Choice	Alternative	When to switch
vLLM	TensorRT-LLM	When you need absolute peak throughput on NVIDIA & can pin to specific shapes
vLLM	TGI (HuggingFace)	When tighter HF Hub integration matters more than raw perf
Self-host	Bedrock / Vertex / Together	When you can't justify the GPU capex / on-call burden
FP8 weights	INT4 (AWQ/GPTQ)	When memory is the bottleneck and you accept slight quality loss
Speculative decoding	Bigger batch	When TTFT matters more than throughput (interactive use)

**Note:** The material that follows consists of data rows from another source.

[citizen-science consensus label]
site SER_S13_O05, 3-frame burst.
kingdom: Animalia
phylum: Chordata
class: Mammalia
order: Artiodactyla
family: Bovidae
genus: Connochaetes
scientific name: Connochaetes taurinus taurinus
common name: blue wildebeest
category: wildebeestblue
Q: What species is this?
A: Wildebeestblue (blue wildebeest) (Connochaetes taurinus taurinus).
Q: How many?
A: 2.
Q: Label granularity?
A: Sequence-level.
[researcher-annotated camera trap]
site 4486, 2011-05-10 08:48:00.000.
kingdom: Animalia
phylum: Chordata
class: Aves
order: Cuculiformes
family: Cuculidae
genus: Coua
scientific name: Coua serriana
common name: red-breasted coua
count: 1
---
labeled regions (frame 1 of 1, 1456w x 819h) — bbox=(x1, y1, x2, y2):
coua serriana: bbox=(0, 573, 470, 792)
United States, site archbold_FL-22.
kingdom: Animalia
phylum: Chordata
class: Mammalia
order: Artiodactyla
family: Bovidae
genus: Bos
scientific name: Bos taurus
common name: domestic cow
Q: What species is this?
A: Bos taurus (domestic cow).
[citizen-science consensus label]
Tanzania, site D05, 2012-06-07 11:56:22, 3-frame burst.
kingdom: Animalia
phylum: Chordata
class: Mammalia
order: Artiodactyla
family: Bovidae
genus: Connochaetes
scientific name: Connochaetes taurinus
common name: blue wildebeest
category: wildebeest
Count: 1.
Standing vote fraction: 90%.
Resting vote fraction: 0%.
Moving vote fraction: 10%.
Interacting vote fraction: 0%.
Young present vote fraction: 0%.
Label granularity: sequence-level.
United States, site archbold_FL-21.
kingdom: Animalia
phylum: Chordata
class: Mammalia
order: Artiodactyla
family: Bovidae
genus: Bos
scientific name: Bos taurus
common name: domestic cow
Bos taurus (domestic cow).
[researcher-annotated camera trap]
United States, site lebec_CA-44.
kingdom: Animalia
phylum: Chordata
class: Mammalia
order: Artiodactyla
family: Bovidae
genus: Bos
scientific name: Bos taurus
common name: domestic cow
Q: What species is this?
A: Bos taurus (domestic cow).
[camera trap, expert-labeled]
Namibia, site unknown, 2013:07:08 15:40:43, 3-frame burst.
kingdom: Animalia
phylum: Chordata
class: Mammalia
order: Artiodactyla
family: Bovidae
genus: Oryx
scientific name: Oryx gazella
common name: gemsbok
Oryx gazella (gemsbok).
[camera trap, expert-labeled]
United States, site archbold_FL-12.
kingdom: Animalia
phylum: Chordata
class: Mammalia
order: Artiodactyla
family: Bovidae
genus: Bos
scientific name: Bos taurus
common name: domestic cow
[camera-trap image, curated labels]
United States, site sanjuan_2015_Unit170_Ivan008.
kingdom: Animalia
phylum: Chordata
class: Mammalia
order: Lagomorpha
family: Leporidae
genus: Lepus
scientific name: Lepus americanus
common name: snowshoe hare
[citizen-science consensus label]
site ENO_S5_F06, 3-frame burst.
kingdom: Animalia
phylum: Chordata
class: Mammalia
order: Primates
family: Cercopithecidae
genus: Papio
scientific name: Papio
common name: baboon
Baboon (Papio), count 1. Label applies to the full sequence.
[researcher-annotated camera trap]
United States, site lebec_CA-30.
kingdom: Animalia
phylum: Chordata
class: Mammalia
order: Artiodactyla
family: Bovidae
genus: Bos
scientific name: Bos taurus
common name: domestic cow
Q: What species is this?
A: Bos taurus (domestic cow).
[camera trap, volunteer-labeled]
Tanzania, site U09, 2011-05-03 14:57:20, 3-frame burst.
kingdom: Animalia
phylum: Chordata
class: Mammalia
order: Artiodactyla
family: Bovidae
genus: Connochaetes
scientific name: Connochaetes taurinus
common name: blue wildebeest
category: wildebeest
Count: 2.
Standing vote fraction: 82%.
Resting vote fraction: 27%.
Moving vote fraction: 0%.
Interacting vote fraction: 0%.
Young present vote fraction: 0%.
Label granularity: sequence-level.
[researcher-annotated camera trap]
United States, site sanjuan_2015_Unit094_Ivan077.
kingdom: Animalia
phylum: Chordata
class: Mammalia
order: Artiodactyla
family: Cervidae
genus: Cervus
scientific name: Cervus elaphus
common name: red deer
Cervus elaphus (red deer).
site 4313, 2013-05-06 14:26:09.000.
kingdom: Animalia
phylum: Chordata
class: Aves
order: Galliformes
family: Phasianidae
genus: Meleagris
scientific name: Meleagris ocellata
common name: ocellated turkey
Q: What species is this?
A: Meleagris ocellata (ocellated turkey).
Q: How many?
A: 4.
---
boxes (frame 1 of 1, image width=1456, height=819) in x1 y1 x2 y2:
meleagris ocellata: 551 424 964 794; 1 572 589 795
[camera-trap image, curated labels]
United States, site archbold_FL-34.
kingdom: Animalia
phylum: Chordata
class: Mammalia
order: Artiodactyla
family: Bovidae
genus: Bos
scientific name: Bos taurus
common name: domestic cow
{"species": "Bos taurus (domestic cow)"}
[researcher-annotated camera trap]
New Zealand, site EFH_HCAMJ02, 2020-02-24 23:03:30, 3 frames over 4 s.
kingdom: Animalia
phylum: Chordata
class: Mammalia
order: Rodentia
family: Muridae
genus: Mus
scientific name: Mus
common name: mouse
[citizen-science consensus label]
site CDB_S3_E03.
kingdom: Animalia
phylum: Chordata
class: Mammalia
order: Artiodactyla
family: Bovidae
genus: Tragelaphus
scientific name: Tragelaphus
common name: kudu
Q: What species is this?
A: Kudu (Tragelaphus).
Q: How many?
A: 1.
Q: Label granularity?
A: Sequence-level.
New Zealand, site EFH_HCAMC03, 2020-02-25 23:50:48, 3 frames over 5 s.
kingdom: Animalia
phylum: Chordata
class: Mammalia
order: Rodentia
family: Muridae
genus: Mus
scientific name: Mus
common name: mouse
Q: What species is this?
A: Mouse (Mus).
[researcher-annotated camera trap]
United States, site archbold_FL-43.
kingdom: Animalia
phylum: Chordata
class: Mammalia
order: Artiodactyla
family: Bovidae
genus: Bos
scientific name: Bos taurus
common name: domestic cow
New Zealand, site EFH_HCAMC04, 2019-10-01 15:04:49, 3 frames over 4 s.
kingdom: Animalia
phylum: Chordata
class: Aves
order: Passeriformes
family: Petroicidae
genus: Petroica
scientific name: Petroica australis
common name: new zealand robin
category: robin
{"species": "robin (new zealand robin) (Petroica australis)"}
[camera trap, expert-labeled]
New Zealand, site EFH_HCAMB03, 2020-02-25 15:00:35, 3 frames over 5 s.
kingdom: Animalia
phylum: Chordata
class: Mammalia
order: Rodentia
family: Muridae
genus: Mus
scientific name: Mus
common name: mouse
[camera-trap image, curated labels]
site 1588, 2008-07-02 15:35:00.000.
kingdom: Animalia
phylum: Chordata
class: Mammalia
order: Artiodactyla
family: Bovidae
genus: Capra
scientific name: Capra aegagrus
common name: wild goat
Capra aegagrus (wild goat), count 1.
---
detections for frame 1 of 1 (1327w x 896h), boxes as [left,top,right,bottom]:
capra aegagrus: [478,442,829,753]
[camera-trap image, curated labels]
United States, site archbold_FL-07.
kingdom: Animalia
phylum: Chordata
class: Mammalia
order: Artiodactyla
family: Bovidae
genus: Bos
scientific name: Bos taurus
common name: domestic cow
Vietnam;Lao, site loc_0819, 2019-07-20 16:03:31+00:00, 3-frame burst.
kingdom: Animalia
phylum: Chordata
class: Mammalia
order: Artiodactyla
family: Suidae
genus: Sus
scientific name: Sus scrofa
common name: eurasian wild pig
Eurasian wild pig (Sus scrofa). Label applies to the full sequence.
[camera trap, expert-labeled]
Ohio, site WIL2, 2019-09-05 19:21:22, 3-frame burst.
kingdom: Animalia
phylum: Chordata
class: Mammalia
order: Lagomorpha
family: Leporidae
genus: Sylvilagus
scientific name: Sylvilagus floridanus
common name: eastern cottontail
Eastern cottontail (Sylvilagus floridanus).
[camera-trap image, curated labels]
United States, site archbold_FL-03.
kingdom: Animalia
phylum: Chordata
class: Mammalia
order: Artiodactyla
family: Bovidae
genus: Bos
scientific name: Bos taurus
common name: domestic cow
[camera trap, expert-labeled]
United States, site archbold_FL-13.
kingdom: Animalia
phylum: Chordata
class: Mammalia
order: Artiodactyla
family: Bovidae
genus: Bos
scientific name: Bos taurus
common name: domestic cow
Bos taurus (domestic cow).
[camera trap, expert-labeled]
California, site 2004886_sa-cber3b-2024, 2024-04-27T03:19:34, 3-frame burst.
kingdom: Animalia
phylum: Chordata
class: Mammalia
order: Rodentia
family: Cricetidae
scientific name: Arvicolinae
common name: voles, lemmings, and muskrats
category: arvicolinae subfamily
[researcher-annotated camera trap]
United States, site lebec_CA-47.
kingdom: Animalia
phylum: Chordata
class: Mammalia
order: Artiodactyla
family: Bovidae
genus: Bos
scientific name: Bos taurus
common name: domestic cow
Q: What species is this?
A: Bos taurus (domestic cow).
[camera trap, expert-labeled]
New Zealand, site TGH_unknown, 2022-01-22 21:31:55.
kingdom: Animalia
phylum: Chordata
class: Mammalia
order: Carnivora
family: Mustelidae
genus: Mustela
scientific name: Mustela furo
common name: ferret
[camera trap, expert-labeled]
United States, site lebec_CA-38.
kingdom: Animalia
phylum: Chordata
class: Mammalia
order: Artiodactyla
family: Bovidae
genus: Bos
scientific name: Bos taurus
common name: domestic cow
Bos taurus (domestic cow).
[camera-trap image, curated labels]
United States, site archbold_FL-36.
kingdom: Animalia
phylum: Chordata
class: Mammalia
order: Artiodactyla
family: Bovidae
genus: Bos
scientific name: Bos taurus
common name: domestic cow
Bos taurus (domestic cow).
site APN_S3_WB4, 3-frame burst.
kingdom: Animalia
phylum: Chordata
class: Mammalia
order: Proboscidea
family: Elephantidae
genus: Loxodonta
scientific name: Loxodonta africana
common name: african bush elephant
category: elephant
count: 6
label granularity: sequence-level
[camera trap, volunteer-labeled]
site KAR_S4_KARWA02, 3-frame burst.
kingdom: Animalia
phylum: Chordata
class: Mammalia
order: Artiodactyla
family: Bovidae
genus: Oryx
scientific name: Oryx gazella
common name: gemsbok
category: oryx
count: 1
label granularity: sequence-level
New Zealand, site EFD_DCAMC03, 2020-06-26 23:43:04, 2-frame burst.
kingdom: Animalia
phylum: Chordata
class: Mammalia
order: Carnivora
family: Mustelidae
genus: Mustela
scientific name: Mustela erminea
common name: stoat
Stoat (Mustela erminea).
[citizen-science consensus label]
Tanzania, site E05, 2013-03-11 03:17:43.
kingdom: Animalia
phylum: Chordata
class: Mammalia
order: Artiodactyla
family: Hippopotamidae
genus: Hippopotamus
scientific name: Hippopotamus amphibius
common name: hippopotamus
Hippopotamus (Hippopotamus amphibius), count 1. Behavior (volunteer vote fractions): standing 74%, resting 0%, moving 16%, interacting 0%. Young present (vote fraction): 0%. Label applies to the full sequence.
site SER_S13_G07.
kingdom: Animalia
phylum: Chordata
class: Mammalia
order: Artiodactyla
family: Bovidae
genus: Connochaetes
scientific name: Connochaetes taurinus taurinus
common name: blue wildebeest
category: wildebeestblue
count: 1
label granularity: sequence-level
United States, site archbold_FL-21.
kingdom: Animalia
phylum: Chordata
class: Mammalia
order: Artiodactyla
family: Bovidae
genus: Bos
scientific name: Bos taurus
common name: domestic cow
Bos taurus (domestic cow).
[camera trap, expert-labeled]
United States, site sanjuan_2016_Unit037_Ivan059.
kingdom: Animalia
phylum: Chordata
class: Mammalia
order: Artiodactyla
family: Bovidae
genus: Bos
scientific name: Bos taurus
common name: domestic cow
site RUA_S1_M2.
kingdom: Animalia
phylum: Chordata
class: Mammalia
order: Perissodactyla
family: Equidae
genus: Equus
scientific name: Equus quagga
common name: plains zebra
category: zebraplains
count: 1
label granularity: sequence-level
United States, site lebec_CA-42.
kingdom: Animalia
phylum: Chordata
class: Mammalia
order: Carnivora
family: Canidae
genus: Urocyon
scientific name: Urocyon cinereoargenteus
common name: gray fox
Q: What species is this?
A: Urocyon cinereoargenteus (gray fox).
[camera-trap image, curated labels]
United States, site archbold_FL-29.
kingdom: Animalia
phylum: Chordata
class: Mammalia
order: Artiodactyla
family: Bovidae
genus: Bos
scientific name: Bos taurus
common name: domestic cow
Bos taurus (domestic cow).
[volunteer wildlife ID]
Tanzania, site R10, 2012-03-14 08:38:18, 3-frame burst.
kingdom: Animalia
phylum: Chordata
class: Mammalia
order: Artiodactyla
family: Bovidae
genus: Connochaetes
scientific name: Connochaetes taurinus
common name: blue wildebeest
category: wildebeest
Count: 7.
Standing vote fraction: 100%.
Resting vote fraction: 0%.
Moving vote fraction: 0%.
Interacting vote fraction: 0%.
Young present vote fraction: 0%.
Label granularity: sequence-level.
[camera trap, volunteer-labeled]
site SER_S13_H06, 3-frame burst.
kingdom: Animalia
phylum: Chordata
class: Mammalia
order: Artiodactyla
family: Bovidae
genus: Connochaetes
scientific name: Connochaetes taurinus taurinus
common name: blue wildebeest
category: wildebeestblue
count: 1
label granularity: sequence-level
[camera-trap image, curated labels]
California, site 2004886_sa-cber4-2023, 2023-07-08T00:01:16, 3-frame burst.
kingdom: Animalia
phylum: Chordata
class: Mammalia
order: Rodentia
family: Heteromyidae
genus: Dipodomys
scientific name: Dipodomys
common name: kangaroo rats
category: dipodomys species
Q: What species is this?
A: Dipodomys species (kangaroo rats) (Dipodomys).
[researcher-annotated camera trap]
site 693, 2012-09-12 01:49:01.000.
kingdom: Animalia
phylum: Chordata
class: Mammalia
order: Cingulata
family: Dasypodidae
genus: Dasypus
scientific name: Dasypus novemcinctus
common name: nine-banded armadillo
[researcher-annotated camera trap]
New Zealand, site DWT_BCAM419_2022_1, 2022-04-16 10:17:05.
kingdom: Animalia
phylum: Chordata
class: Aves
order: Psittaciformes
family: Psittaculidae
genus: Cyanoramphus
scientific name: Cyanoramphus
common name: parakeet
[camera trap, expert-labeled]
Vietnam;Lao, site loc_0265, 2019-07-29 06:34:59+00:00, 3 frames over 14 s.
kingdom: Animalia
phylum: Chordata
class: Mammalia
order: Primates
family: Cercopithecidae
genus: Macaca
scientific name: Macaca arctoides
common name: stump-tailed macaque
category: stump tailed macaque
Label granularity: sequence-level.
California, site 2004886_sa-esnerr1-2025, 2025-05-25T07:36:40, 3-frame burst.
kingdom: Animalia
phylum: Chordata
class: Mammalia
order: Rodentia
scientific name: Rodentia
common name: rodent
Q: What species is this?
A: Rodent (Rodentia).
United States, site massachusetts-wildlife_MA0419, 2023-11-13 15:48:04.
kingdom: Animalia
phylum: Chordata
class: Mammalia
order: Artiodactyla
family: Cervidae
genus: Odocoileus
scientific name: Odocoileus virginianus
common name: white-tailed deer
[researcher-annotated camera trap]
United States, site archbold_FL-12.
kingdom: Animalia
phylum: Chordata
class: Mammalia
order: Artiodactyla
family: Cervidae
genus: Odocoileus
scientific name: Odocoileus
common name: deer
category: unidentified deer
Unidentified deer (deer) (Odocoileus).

Tensor parallelism	Pipeline parallelism	When the model fits on one node — TP has lower latency

Bonus: 60-Second Pitch

"I'd put an Envoy edge for TLS/auth, a Go gateway for routing and admission, and pools of vLLM backends — one per model size. Continuous batching with PagedAttention gives ~5× throughput vs static; FP8 weights and KV-cache cut memory in half. Per-tenant Redis token-bucket prevents noisy-neighbor problems. Prefix caching eliminates redundant prefill on shared system prompts. Hot LoRA swap for tenant-specific fine-tunes. OTel from end to end, with TTFT and ITL as the headline SLOs. At 100k QPS we're talking ~70k H100s — so the next conversation is about model cascade, speculative decoding, and MoE to bring that number down."